Text section:
———
PostgreSQL major version upgrades via pg_upgrade are well-documented, well-tested, and generally smooth. But if you run PostGIS, there is a post-upgrade step that the documentation buries in a single sentence -- and skipping it breaks every spatial function in your database.

What pg_upgrade Does (and Doesn't Do)

pg_upgrade migrates the data directory: system catalogs, user tables, indexes, and extension metadata. It copies the catalog entry that says "PostGIS 3.4.0 is installed in this database" to the new cluster. What it does not do is install PostGIS 3.4.0 in the new cluster's library directory.

The old .so files were compiled against PG 15's internal ABI. When PG 16 tries to load them, one of two things happens:

  1. The file doesn't exist. The new PG 16 installation has a clean lib/ directory. The catalog references $libdir/postgis-3, but that file is only in PG 15's lib path. Error: could not access file "$libdir/postgis-3": No such file or directory.
———
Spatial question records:
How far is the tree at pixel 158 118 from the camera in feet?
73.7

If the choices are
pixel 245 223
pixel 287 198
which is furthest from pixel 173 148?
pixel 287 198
———
Written exercise A:
In the text on upgrading PostgreSQL with PostGIS, which PostgreSQL version's internal ABI were the old .so files compiled against?
Written exercise B:
Carry on the text about PostGIS and pg_upgrade from the point where it stops.
None of the items are needed for the tasks.

Written answer A:
They were compiled against PG 15's internal ABI.

Written answer B:
  2. The file exists but is incompatible. If PostGIS packages for PG 16 were installed before the upgrade, postgis-3.so exists but is a newer version. The catalog expects function signatures from 3.4.0, but the library provides 3.5.0. This sometimes works, sometimes produces undefined symbol errors for functions whose C signatures changed.

The Partial Failure Trap

This is where it gets dangerous. Not all PostGIS functions are C functions. Some are pure SQL wrappers or PL/pgSQL. These work fine regardless of the shared library state. PostGIS_Full_Version() reads from catalog tables -- it succeeds. ST_SetSRID() is a thin SQL wrapper -- it succeeds. But ST_Contains(), ST_Intersects(), ST_Buffer(), and ST_DWithin() call into the C library and fail.

A smoke test that runs SELECT PostGIS_Full_Version() passes. The application starts. The map loads. The first user who triggers a proximity search gets an internal server error.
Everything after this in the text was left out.